Dolichophis is a genus of snakes of the family Colubridae.

==Geographic range==
Species in the genus Dolichophis are found in Southeast Europe and the Middle East.

==Species==
Four species are recognized as being valid.

| Image | Scientific name | Common name | Distribution |
|---|---|---|---|
|  | Dolichophis andreanus (F. Werner, 1917) | Andreas's racer | Iran |
|  | Dolichophis caspius (Gmelin, 1789) | Caspian whipsnake | Albania, Bulgaria, Croatia, Greece, southern Hungary, Kazakhstan, Moldova, Montenegro, North Macedonia, Romania, southern Russia, Serbia, Turkey, southern Ukraine |
|  | Dolichophis jugularis (Linnaeus, 1758) | black whipsnake, large whip snake | Cyprus, Greece, Iran, Iraq, Israel, Jordan, Kuwait, Lebanon, Malta, Syria, Turkey |
|  | Dolichophis schmidti (Nikolsky, 1909) | red-bellied racer, Schmidt's whip snake | Caucasus and Middle East, from Dagestan to Turkmenistan and south into Syria, Jordan, and northern Iran |

Nota bene: A binomial authority in parentheses indicates that the species was originally described in a genus other than Dolicophis.

**ACTIVITY LIST**
- a) Summarize the passage on Dolichophis in two sentences.
- b) In the passage on Dolichophis, what common name is given for Dolichophis caspius?
Nothing in the listing is needed.

**DATA SECTION**
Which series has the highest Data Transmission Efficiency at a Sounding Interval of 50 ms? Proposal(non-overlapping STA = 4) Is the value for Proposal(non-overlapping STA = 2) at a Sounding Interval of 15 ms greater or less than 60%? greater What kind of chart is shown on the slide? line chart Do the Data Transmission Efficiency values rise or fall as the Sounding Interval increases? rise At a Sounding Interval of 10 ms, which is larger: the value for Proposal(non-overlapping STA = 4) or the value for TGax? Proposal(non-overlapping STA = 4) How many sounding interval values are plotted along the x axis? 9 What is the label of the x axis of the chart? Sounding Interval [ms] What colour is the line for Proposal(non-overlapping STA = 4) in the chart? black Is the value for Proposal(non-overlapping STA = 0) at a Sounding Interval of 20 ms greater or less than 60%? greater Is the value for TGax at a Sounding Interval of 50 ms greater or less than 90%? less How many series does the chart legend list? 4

**SOLUTION LIST**
- a) Dolichophis is a genus of snakes in the family Colubridae, found in Southeast Europe and the Middle East. Four species are recognized as valid: Dolichophis andreanus, Dolichophis caspius, Dolichophis jugularis, and Dolichophis schmidti.

- b) Caspian whipsnake